Dataset content:
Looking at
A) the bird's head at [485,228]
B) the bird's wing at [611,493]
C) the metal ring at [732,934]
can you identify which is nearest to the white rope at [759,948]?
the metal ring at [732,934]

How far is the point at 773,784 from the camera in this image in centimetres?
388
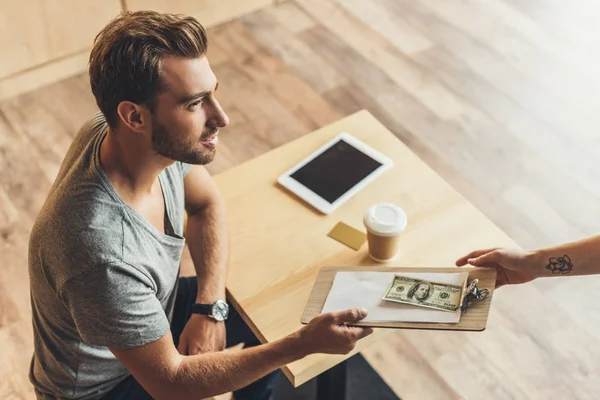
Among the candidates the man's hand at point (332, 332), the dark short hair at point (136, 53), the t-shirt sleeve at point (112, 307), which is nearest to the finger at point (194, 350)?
the t-shirt sleeve at point (112, 307)

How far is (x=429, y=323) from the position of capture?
146 cm

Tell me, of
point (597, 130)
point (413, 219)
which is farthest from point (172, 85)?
point (597, 130)

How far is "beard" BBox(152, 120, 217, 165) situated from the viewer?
152 cm

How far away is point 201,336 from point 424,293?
0.54 metres

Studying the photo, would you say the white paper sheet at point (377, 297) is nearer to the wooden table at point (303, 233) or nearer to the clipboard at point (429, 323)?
the clipboard at point (429, 323)

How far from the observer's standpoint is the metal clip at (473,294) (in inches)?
58.2

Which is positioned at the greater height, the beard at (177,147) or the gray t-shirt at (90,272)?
the beard at (177,147)

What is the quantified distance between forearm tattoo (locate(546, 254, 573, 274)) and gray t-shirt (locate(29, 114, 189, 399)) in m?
0.83

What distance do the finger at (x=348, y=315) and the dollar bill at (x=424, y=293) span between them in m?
0.08

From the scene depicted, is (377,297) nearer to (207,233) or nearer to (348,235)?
(348,235)

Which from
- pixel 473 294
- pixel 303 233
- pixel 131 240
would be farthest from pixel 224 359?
pixel 473 294

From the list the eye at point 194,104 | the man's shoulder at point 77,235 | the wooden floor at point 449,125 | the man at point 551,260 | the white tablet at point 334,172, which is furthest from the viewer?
the wooden floor at point 449,125

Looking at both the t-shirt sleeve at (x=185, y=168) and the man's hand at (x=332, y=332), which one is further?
the t-shirt sleeve at (x=185, y=168)

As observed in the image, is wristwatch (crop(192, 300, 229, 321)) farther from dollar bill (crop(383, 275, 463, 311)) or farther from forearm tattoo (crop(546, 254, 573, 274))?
forearm tattoo (crop(546, 254, 573, 274))
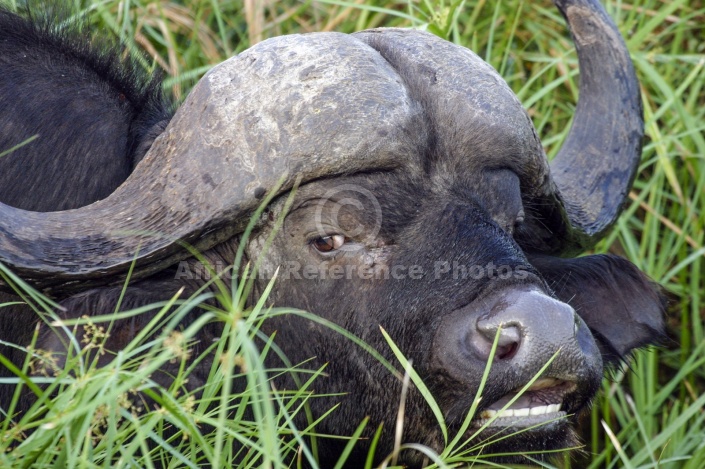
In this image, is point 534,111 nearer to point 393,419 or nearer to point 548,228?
point 548,228

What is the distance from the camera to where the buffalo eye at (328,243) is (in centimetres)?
301

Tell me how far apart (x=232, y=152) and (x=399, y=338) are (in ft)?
2.51

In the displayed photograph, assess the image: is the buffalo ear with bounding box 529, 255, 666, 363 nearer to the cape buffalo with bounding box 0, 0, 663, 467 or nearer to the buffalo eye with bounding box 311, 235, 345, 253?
the cape buffalo with bounding box 0, 0, 663, 467

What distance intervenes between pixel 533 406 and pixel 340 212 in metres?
0.83

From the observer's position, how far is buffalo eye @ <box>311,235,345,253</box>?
3006 millimetres

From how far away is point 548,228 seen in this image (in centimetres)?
375

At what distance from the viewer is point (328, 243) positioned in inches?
119

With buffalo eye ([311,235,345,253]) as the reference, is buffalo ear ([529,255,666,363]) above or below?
below

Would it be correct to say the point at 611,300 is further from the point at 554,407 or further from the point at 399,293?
the point at 399,293

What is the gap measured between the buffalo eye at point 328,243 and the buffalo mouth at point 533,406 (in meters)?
0.68

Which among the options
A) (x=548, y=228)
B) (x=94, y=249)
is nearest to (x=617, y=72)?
(x=548, y=228)

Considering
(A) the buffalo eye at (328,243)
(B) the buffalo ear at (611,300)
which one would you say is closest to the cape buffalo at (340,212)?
(A) the buffalo eye at (328,243)

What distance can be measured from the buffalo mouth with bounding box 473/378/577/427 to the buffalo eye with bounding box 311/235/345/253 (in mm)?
677

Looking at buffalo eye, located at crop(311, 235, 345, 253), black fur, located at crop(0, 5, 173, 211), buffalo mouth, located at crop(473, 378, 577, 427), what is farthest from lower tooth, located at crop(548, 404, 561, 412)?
black fur, located at crop(0, 5, 173, 211)
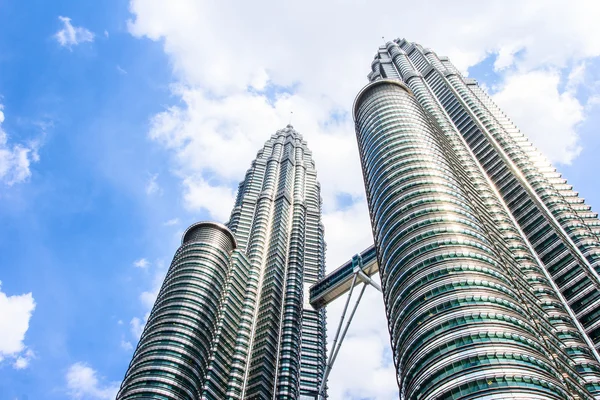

Given task: Rewrite every line of the records above as a numbered list, skipping the blank lines and leaving out the pictures.

Correct result:
1. Looking at
2. A) the bird's head at [485,228]
3. B) the bird's wing at [611,493]
4. C) the metal ring at [732,934]
5. can you identify which is nearest to the white rope at [759,948]?
6. the metal ring at [732,934]
7. How far is the point at 773,784 from the camera in this image in centimetres?
8. 388
9. Among the candidates the man's hand at point (332, 332), the dark short hair at point (136, 53), the t-shirt sleeve at point (112, 307), which is nearest to the finger at point (194, 350)?
10. the t-shirt sleeve at point (112, 307)
11. How far is (x=429, y=323) from the position of capture?
12. 146 cm
13. Tell me, of
14. point (597, 130)
15. point (413, 219)
16. which is farthest from point (172, 85)?
17. point (597, 130)
18. How far is "beard" BBox(152, 120, 217, 165) situated from the viewer?
19. 152 cm
20. How far away is point 201,336 from point 424,293?
21. 0.54 metres
22. Studying the photo, would you say the white paper sheet at point (377, 297) is nearer to the wooden table at point (303, 233) or nearer to the clipboard at point (429, 323)?
23. the clipboard at point (429, 323)
24. How far from the observer's standpoint is the metal clip at (473,294) (in inches)?
25. 58.2
26. Which is positioned at the greater height, the beard at (177,147) or the gray t-shirt at (90,272)?
27. the beard at (177,147)
28. What is the quantified distance between forearm tattoo (locate(546, 254, 573, 274)) and gray t-shirt (locate(29, 114, 189, 399)) in m?
29. 0.83
30. What distance do the finger at (x=348, y=315) and the dollar bill at (x=424, y=293) span between them in m?
31. 0.08
32. From the scene depicted, is (377,297) nearer to (207,233) or nearer to (348,235)?
33. (348,235)
34. Which from
35. - pixel 473 294
36. - pixel 303 233
37. - pixel 131 240
38. would be farthest from pixel 224 359?
39. pixel 473 294
40. From the list the eye at point 194,104 | the man's shoulder at point 77,235 | the wooden floor at point 449,125 | the man at point 551,260 | the white tablet at point 334,172, which is furthest from the viewer?
41. the wooden floor at point 449,125
42. Looking at both the t-shirt sleeve at (x=185, y=168) and the man's hand at (x=332, y=332), which one is further?
43. the t-shirt sleeve at (x=185, y=168)
44. As observed in the image, is wristwatch (crop(192, 300, 229, 321)) farther from dollar bill (crop(383, 275, 463, 311)) or farther from forearm tattoo (crop(546, 254, 573, 274))?
45. forearm tattoo (crop(546, 254, 573, 274))
46. In this image, is point 534,111 nearer to point 393,419 or nearer to point 548,228?
47. point 548,228
48. What is the distance from the camera to where the buffalo eye at (328,243) is (in centimetres)?
49. 301
50. Tell me how far apart (x=232, y=152) and (x=399, y=338) are (in ft)?
51. 2.51
52. In the displayed photograph, assess the image: is the buffalo ear with bounding box 529, 255, 666, 363 nearer to the cape buffalo with bounding box 0, 0, 663, 467 or nearer to the buffalo eye with bounding box 311, 235, 345, 253?
53. the cape buffalo with bounding box 0, 0, 663, 467
54. What distance intervenes between pixel 533 406 and pixel 340 212 in metres?
55. 0.83
56. From the observer's position, how far is buffalo eye @ <box>311,235,345,253</box>?
57. 3006 millimetres
58. From how far away is point 548,228 seen in this image (in centimetres)?
59. 375
60. At what distance from the viewer is point (328, 243) positioned in inches?
61. 119
62. With buffalo eye ([311,235,345,253]) as the reference, is buffalo ear ([529,255,666,363]) above or below?
63. below
64. Would it be correct to say the point at 611,300 is further from the point at 554,407 or further from the point at 399,293?
65. the point at 399,293
66. What is the gap measured between the buffalo eye at point 328,243 and the buffalo mouth at point 533,406 (in meters)?
67. 0.68
68. Which among the options
69. A) (x=548, y=228)
70. B) (x=94, y=249)
71. is nearest to (x=617, y=72)?
72. (x=548, y=228)
73. Considering
74. (A) the buffalo eye at (328,243)
75. (B) the buffalo ear at (611,300)
76. which one would you say is closest to the cape buffalo at (340,212)?
77. (A) the buffalo eye at (328,243)
78. What distance can be measured from the buffalo mouth with bounding box 473/378/577/427 to the buffalo eye with bounding box 311/235/345/253 (in mm)?
79. 677
80. Looking at buffalo eye, located at crop(311, 235, 345, 253), black fur, located at crop(0, 5, 173, 211), buffalo mouth, located at crop(473, 378, 577, 427), what is farthest from lower tooth, located at crop(548, 404, 561, 412)?
81. black fur, located at crop(0, 5, 173, 211)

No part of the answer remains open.